-- Provided text --
════════
Two, some changes in the genes of cultured adult cells occur. That is, it is probable that such cultured cells will grow into cancer.

In fact, it was found that the factor c-Myc is a proto-oncogene which promotes cancer. In subsequent research, new lines of factors were used: Oct3/4, Sox1/2/3/15/18, Klf1/2/4/5 and Nanog. C-Myc was dropped, according to a stem cell researcher at the Stanford University in California, USA.

Another ethical issue

There has emerged another unexpected ethical issue. iPS can give rise to totipotent stem cell, like the zygote. That is, by means of reprogramming, a human being can be created. We will not tackle this issue now.

Path II. Use stem cells from the body

Another method is the use of stem cells from a part of body taken directly from the body or use of stem cells from the cord blood.

For an ailing heart cord blood is used. Stem cells from the cord blood are grown in dish. These stem cells are injected directly into the heart.
════════
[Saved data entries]
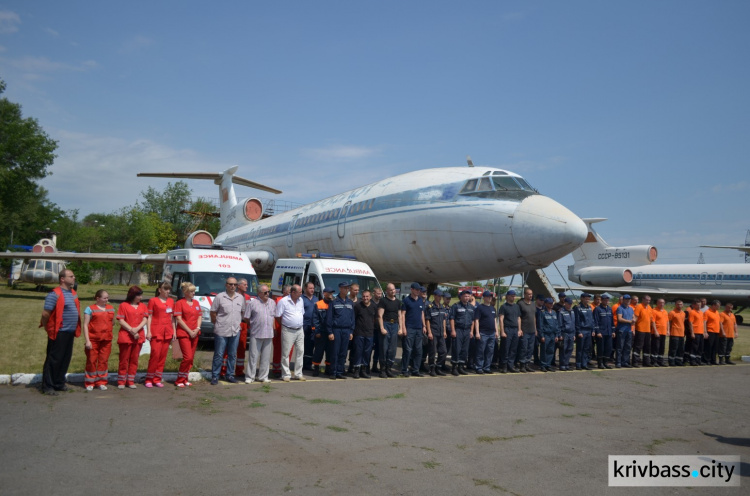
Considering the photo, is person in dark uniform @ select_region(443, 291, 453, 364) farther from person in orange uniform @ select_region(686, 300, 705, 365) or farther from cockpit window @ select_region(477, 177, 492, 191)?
person in orange uniform @ select_region(686, 300, 705, 365)

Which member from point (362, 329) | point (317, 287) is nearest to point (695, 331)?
point (362, 329)

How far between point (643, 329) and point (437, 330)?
18.3 feet

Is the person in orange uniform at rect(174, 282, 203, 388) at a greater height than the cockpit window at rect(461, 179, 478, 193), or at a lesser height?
lesser

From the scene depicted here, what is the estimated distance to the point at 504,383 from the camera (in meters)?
9.41

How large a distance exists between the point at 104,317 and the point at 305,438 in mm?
3807

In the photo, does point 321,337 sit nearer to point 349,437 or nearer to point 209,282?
point 349,437

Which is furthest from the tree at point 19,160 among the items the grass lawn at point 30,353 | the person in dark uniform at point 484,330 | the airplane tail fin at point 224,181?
the person in dark uniform at point 484,330

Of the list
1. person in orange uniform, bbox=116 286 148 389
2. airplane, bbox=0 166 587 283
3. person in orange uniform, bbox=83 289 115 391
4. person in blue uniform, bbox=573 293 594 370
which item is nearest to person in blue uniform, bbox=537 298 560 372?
person in blue uniform, bbox=573 293 594 370

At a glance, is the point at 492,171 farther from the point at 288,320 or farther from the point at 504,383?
the point at 288,320

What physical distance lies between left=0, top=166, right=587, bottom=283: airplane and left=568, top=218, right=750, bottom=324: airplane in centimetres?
1596

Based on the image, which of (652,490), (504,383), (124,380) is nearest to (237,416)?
(124,380)

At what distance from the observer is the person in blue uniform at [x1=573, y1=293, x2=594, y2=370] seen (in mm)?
11859

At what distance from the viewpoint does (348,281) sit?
1210 centimetres

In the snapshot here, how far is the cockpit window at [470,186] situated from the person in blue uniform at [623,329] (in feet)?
13.5
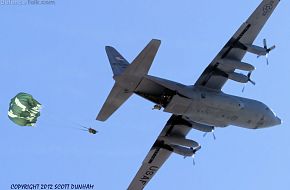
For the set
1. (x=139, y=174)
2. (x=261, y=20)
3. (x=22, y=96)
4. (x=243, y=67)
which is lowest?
(x=139, y=174)

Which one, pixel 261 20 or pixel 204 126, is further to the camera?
pixel 204 126

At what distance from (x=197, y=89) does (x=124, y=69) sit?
5.54m

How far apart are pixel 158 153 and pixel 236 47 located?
12.6 metres

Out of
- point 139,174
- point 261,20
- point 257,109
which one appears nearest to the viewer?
point 261,20

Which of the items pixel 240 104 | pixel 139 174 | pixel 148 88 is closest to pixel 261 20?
pixel 240 104

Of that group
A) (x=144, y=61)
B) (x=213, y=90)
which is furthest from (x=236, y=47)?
(x=144, y=61)

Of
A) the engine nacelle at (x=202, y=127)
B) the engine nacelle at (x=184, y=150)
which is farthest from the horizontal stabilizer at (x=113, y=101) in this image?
the engine nacelle at (x=184, y=150)

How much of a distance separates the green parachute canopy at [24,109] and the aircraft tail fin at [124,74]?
4683mm

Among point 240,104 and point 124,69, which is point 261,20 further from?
point 124,69

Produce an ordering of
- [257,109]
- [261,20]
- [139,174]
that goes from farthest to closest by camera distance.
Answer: [139,174]
[257,109]
[261,20]

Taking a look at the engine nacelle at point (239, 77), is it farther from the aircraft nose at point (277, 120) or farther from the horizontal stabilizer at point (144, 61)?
the horizontal stabilizer at point (144, 61)

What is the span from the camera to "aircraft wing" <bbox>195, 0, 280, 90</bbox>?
════════
-- Task requirements --
A: Decide whether each statement below agrees with the passage on stem cells, answering yes or no and quoting the words of the passage that settle it. (i) c-Myc was found to be a proto-oncogene that promotes cancer. (ii) Stem cells from cord blood are injected into the heart without first being grown. (iii) The passage goes on to discuss the ethical issue of creating a human being through reprogramming.
B: According to the passage on stem cells, which factors were used in subsequent research?

-- Answer section --
A:
(i) Yes: "it was found that the factor c-Myc is a proto-oncogene which promotes cancer"
(ii) No: "Stem cells from the cord blood are grown in dish."
(iii) No: "We will not tackle this issue now."

B: Oct3/4; Sox1/2/3/15/18; Klf1/2/4/5; Nanog